Perceptions of risk (or lack thereof) are all over the place in the U.S. This may be a result of the lack of a consistent public health voice and the mixed messages that we’ve witnessed throughout this pandemic. Or it may be a result of heightened emotions, whether extreme anger or fear, which can skew perceptions of risk. Or maybe it’s just that people have a hard time understanding and managing risk. It’s why some people are too afraid to get on an airplane, but feel just fine driving 10 miles over the speed limit on a highway in the rain. And now, as COVID-19 cases surge, this ability to judge and mitigate risk takes on increasing importance. People’s perceptions of risk influence their behavior – and those behaviors directly impact both viral spread and our ability to successfully reopen our economy.
COVID-19 risk levels for people depend on a lot of factors: who they are, where they are, and what they are doing. And it can be hard for the average patient to differentiate what’s scientifically accurate versus a sensational headline. I work with employees of numerous large companies, many of whom are considered essential workers, who are constantly weighing risk for themselves and their families. The analogy I’ve found most useful for them is the following:
When thinking about coronavirus risk, imagine that you are considering driving a car. Clearly, this is not a zero-risk activity. People die of car crashes all the time (it’s a leading cause of death in the U.S.). So what goes into your decision to drive the car? Certainly, you might consider the type of car (is it in top shape or is it falling apart?), the weather conditions (a sunny day versus a snowstorm), the distance you might need to travel, your own experience as a driver (are you a teenager who just got a license or a 90-year old with eyesight and hearing loss?) and behaviors that might affect your driving (did you just have a few alcoholic beverages?). Your decision to drive will likely vary depending on the answer to those questions, as will your level of risk. And factors that might mitigate your risk (is the car equipped with airbags and seatbelts?) might affect your decision-making as well.
So when it comes to the coronavirus, walk patients through a similar thought process:
First, ask them to establish personal risk: Are they older? Do they have underlying conditions that can put you at risk for more severe illness (diabetes, obesity, etc.? ) Do they smoke or vape? Are they part of a racial or ethnic group that has had more severe outcomes?

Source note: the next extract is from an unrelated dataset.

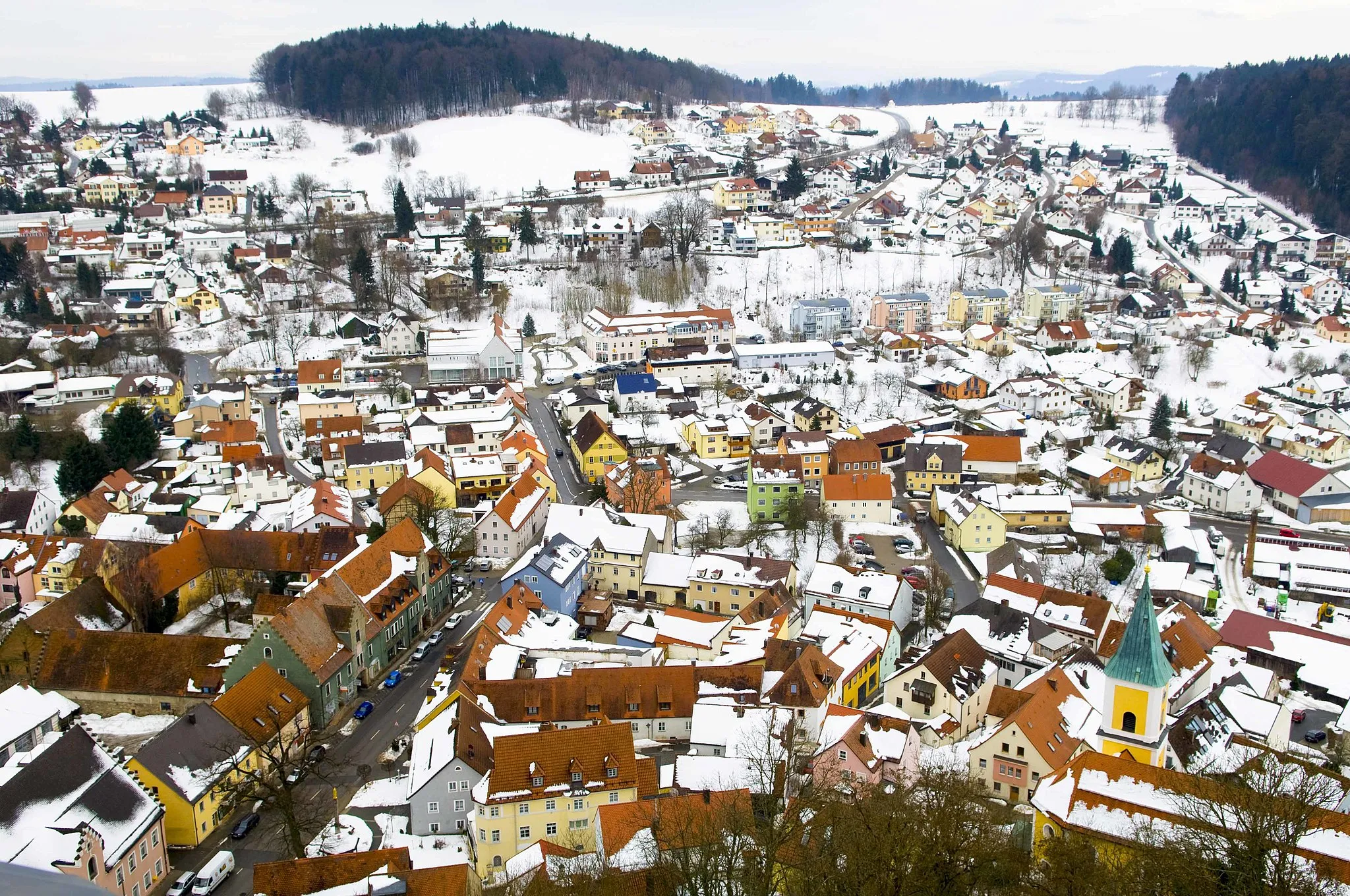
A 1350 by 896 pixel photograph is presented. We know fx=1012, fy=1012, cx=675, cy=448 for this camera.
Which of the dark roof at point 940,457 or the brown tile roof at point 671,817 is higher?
the brown tile roof at point 671,817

Then ask them to consider factors related to other people or the community: Do they live with or often interact with someone who might be at high risk? Is there a lot of virus circulating in their community? Are there a lot of COVID-related hospitalizations or an increase in influenza-like illness (ILI) in their area?
Finally, consider the activity they will be engaging in, along with risk-mitigating factors: Will it be outdoors or indoors? Will they and others be wearing masks? Will they maintain six or more feet of distance? Will they be sharing drinks or other personal items? How important is this activity to them, their family, and their mental health? Is it worth the level of risk?
I try to remind my own patients: The only way to bring your risk to zero is to never leave your house or interact with anyone. Most of us will be taking calculated risks, whether it is going to the grocery store, getting a haircut, stopping at a gas station, or going for a run outside. And reopening successfully will depend on all of us judging risk more successfully. Bottom line: Outdoors is safer than indoors; masks are better than no masks. Avoid being close to people (especially face-to-face) for very long, particularly in an indoor setting. And take into account both your personal level of risk and the risk of those around you.
Tista S. Ghosh is an internal medicine physician and epidemiologist.